Скоро все кончится сном. Марат улыбнулся, облизывая почерневший мертвый глаз.
Когда Петр Ефимович проник в квартиру, Марат достиг апогея пятисуточной бессонницы. Спектр ощущений претерпел странные изменения.
– Каххфетрина! – Оглушительно-громкое слово взбудоражило тишину. Голос, породивший его, таил опасность. Тем не менее сознание легко, словно воздушного змея, отпускало реальность.

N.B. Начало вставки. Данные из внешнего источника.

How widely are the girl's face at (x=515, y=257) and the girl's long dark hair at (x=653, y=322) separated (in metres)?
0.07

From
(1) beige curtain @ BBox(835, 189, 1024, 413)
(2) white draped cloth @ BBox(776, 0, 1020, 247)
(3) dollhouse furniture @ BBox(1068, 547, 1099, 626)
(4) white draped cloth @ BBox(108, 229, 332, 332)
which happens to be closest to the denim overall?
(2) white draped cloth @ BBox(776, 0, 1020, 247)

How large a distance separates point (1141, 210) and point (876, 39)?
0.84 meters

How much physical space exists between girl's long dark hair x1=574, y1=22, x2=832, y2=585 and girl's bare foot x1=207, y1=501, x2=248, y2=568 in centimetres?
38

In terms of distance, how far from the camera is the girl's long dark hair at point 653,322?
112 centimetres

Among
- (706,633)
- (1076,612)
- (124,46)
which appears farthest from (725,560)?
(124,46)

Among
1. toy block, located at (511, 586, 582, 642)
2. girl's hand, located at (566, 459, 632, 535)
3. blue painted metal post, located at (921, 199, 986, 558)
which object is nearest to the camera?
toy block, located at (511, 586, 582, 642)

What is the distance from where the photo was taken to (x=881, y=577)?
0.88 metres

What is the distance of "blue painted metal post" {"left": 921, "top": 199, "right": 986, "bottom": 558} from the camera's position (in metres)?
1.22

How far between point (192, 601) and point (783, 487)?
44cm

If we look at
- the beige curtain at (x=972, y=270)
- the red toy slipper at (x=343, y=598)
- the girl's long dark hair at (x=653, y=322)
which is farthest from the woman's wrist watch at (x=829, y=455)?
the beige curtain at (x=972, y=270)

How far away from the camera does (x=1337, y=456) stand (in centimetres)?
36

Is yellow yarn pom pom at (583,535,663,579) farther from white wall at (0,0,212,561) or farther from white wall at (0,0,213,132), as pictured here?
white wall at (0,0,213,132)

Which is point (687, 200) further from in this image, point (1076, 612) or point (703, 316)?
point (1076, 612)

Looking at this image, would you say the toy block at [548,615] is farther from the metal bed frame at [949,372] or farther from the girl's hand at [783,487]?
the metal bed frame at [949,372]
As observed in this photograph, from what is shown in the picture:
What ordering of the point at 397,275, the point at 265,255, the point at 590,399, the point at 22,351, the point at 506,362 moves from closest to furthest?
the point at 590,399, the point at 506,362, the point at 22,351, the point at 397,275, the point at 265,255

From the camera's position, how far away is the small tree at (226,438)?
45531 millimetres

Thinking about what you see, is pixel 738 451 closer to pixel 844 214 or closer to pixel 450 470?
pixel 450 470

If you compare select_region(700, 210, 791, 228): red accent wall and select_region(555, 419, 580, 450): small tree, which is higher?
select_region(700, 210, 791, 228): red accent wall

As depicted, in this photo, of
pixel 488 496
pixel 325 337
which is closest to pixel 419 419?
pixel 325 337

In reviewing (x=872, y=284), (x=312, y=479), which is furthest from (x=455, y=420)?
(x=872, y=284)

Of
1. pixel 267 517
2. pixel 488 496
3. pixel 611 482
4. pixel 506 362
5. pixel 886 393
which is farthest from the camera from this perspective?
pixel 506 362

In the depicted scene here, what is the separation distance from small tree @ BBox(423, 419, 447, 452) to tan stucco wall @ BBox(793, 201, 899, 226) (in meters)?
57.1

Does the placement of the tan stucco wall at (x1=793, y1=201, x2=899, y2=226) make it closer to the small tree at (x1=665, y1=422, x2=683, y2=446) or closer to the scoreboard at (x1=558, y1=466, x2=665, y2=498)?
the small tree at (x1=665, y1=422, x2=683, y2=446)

Колбасная машина в брюхе безостановочно работала. Челюсть онемела. Клеточки тела превратились в сверхчувствительных сторожей, улавливающих потуги близнеца к регенерации.
Что-то внутри предупредило: ОПАСНОСТЬ!
Барабанные перепонки искажали звуки до неузнаваемости. Шаги тестя врывались в ванную и, достигнув акустического пика, обращались слабым шипением.
Марат попытался шевельнуть руками. По ладоням скользнула дрожь, появившаяся значительно позже мозговой команды. Слушались лишь глаза. Картина, которую они созерцали, медленно затягивалась темнотой.
– Кхаааттттяаа? – Бас Петра Ефимовича размазался по пространству.